A questão, na Função Pública, como em qualquer empresa, é de liderança. Se quem dirige os serviços do Estado vai saltando de lugar em lugar, deixando atrás de si um rasto de incompetência, sem nunca responder pelo seu trabalho, quem pode avaliar os seus funcionários? Se o cartão partidário é meio caminho andado para trepar na máquina burocrática, como podem os trabalhadores do Estado acreditar no mérito? Se os governos e os seus comissários partidários são incapazes de definir objectivos claros, como podem os funcionários do Estado cumpri-los? Se o topo da hierarquia é distante e errático, como pode a base ser eficiente e rápida?

Numa empresa, como numa repartição pública, saber dirigir as pessoas é, antes de tudo, dar-lhes gosto pelo que fazem. E valorizar cada gesto empenhado. Mas não é isso que temos ouvido dos dirigentes políticos. Sempre desconfiei do patrão que culpa o empregado, do professor que culpa o aluno, do general que culpa o soldado. Geralmente, o incompetente é ele

Bons ventos

Daniel Oliveira, 02.07.05
QUANDO a maré negra chegou à costa da Galiza, o velho Fraga estava numa caçada, com os amigos. Soube da notícia e por ali ficou. Porque, como dizia um seu opositor, Fraga só conhecia a sua terra de dentro de um carro oficial. Há 40 anos na política, homem de Franco e pouco dado ao debate democrático, julgava-se, como tantos, inamovível. A semana passada finou-se. E Zapatero foi o seu coveiro.
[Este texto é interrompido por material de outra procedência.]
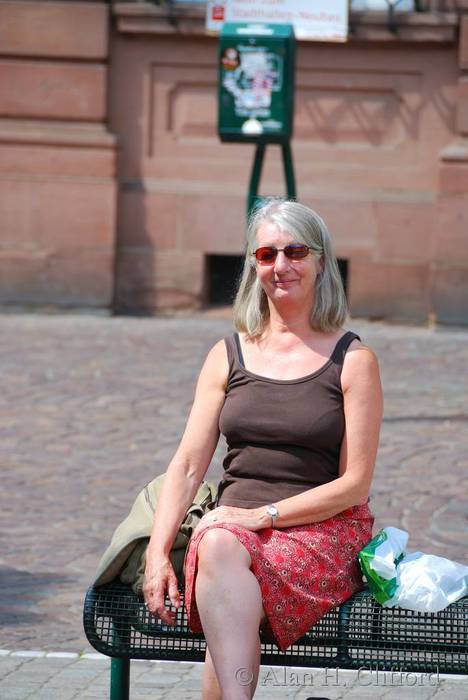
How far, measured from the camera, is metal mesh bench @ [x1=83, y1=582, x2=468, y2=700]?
357 centimetres

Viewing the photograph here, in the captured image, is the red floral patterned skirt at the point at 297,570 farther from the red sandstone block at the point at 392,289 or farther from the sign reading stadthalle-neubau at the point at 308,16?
the red sandstone block at the point at 392,289

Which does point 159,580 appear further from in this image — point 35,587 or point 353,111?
point 353,111

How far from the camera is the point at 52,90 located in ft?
40.0

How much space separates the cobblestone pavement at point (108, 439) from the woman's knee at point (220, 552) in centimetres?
107

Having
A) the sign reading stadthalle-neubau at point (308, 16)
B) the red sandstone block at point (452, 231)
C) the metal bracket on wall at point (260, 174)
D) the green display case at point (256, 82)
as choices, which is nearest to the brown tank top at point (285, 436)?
the metal bracket on wall at point (260, 174)

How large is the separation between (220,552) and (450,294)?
28.4 ft

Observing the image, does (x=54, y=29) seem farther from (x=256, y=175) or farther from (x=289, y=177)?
(x=289, y=177)

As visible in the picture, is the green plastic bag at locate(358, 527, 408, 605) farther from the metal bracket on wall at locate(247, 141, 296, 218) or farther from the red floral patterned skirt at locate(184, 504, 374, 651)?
the metal bracket on wall at locate(247, 141, 296, 218)

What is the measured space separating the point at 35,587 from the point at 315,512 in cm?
194

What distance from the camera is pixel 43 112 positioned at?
12234mm

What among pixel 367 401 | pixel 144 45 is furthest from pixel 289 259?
pixel 144 45

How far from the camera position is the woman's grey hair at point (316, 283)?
3.90 meters

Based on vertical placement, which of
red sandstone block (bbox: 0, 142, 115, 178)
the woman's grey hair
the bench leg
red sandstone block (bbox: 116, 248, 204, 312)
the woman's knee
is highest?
the woman's grey hair

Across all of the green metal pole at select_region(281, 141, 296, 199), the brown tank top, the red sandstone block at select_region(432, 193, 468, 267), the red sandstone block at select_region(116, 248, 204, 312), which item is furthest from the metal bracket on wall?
the brown tank top
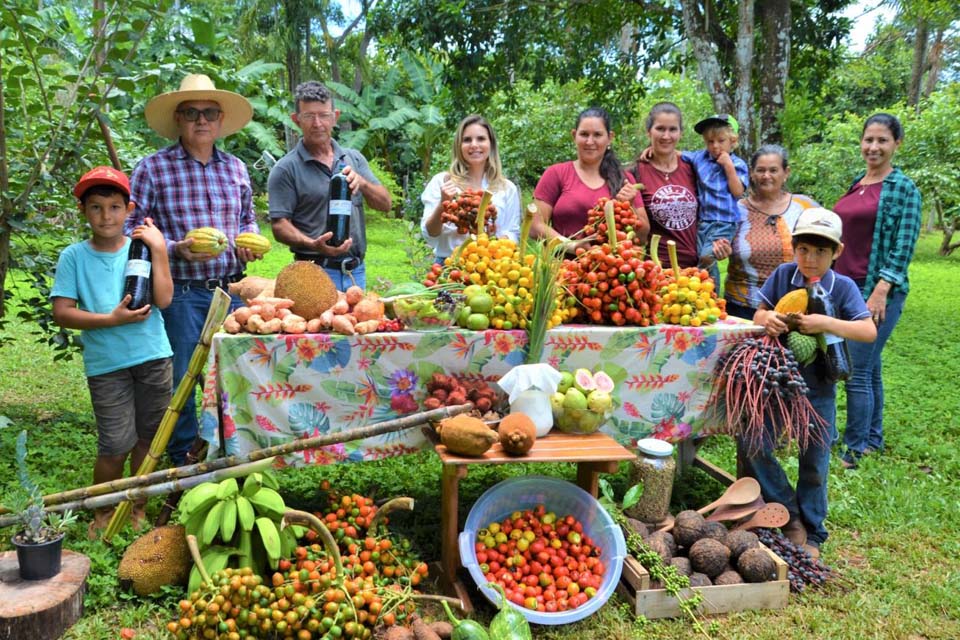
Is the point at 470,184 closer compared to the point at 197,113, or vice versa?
the point at 197,113

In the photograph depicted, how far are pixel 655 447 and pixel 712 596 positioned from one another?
712mm

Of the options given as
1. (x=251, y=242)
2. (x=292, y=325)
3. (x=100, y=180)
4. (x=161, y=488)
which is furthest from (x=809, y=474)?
(x=100, y=180)

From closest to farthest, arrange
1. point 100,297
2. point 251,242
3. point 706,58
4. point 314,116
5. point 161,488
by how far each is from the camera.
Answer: point 161,488, point 100,297, point 251,242, point 314,116, point 706,58

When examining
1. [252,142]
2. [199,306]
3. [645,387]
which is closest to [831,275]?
[645,387]

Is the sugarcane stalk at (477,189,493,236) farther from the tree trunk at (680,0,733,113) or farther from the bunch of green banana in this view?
the tree trunk at (680,0,733,113)

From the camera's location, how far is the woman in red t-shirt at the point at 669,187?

Em toda a Europa, o socialismo e a social-democracia estão moribundos. Perante uma direita agressiva e com um programa claro, o centro-esquerda está bloqueado. Sem alternativa política, resta-lhe a memória de glórias passadas. Não deseja mais do que cumprir o programa do adversário em versão «light». Temeroso, contenta-se em ser o dique de uma avalancha ideológica.

Mas Zapatero, pelo contrário, não tem vergonha. Mandou as suas tropas regressar do Iraque, legalizou meio milhão de imigrantes, afrontou a poderosa Igreja espanhola, começou a resolver a obsessão centralista e a preparar o reforço das autonomias e encostou os criminosos da ETA às cordas dando-lhes a escolher entre a violência e a negociação política. Na Galiza, província conservadora, o seu partido contrariou todas as vozes medrosas e preparou uma aliança à sua esquerda. Teve o seu prémio.

Não me iludo: nas questões estruturantes da economia, Zapatero não saiu nem sairá do consenso conformado. As suas causas podem até não ser as mais relevantes para o futuro. Mas quando a esquerda está em ressaca profunda, o estilo também conta. E a verdade é que Zapatero obrigou a direita espanhola a palmilhar, indignada, as ruas de Madrid. Parece uma mosca morta, mas vai sempre aos cornos do touro. E já percebeu o óbvio: nem os indecisos gostam de ser governados por indecisos.

Sócrates que olhe para lá de Elvas. Três exemplos: Zapatero, Blair e Schroeder. Três caminhos: fazer-se à vida, converter-se ou ficar em cima do muro até se estatelar no chão.